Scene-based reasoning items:

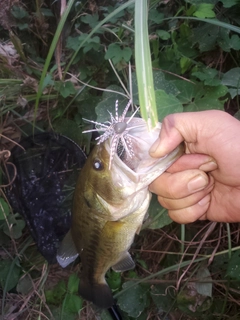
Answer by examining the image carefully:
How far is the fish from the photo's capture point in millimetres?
1166

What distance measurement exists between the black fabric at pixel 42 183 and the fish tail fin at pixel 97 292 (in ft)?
1.72

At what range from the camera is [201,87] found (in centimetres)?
186

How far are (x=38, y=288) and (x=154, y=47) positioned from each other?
6.04 ft

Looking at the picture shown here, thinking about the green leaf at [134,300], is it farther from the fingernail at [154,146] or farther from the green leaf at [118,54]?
the fingernail at [154,146]

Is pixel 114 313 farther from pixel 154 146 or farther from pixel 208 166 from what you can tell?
pixel 154 146

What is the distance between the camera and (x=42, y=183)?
8.11 ft

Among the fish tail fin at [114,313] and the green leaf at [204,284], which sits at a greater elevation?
the green leaf at [204,284]

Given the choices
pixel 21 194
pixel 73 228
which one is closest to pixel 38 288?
pixel 21 194

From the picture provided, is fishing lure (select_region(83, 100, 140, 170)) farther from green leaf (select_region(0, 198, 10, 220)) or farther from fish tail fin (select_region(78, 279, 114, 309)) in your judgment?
green leaf (select_region(0, 198, 10, 220))

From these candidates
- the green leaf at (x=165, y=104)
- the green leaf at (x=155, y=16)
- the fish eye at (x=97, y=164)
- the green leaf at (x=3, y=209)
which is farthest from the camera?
the green leaf at (x=3, y=209)

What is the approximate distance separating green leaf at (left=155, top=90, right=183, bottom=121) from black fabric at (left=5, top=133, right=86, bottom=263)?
906 millimetres

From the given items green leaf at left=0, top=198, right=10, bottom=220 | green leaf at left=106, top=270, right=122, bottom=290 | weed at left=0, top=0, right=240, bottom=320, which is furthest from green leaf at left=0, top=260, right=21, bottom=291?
green leaf at left=106, top=270, right=122, bottom=290

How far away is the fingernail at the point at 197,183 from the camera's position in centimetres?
138

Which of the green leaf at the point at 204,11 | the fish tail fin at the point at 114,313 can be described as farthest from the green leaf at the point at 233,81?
the fish tail fin at the point at 114,313
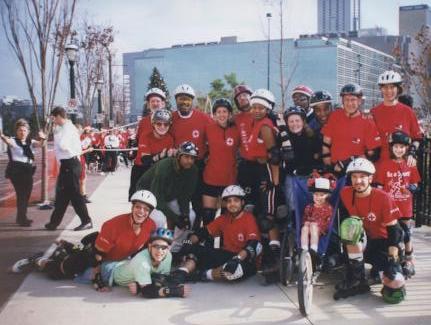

(Goal): Please render every line of the items above as a numbered list, skipping blank lines and omitting the pictures.

(Problem solution):
1. Answer by examining the image carefully:
2. How far is the fish from the photo's capture point in millimetres?
3. 1166
4. What distance measurement exists between the black fabric at pixel 42 183 and the fish tail fin at pixel 97 292 (in ft)?
5. 1.72
6. At what range from the camera is [201,87] found (in centimetres)?
7. 186
8. How far are (x=38, y=288) and (x=154, y=47) positioned from each other?
9. 6.04 ft
10. Looking at the picture shown here, thinking about the green leaf at [134,300], is it farther from the fingernail at [154,146] or farther from the green leaf at [118,54]?
11. the fingernail at [154,146]
12. Is pixel 114 313 farther from pixel 154 146 or farther from pixel 208 166 from what you can tell?
13. pixel 154 146
14. What is the distance between the camera and (x=42, y=183)?
15. 8.11 ft
16. Among the fish tail fin at [114,313] and the green leaf at [204,284], which sits at a greater elevation?
17. the green leaf at [204,284]
18. Given the choices
19. pixel 21 194
20. pixel 73 228
21. which one is closest to pixel 38 288?
22. pixel 21 194
23. From the picture provided, is fishing lure (select_region(83, 100, 140, 170)) farther from green leaf (select_region(0, 198, 10, 220)) or farther from fish tail fin (select_region(78, 279, 114, 309)) in your judgment?
24. green leaf (select_region(0, 198, 10, 220))
25. From these candidates
26. - the green leaf at (x=165, y=104)
27. - the green leaf at (x=155, y=16)
28. - the fish eye at (x=97, y=164)
29. - the green leaf at (x=3, y=209)
30. which is farthest from the camera?
31. the green leaf at (x=3, y=209)
32. What is the approximate distance separating green leaf at (left=155, top=90, right=183, bottom=121) from black fabric at (left=5, top=133, right=86, bottom=263)?
33. 906 millimetres
34. From the given items green leaf at left=0, top=198, right=10, bottom=220 | green leaf at left=106, top=270, right=122, bottom=290 | weed at left=0, top=0, right=240, bottom=320, which is furthest from green leaf at left=0, top=260, right=21, bottom=291?
35. green leaf at left=106, top=270, right=122, bottom=290
36. How far away is the fingernail at the point at 197,183 from the camera's position in centimetres?
37. 138
38. Which of the green leaf at the point at 204,11 | the fish tail fin at the point at 114,313 can be described as farthest from the green leaf at the point at 233,81?
39. the fish tail fin at the point at 114,313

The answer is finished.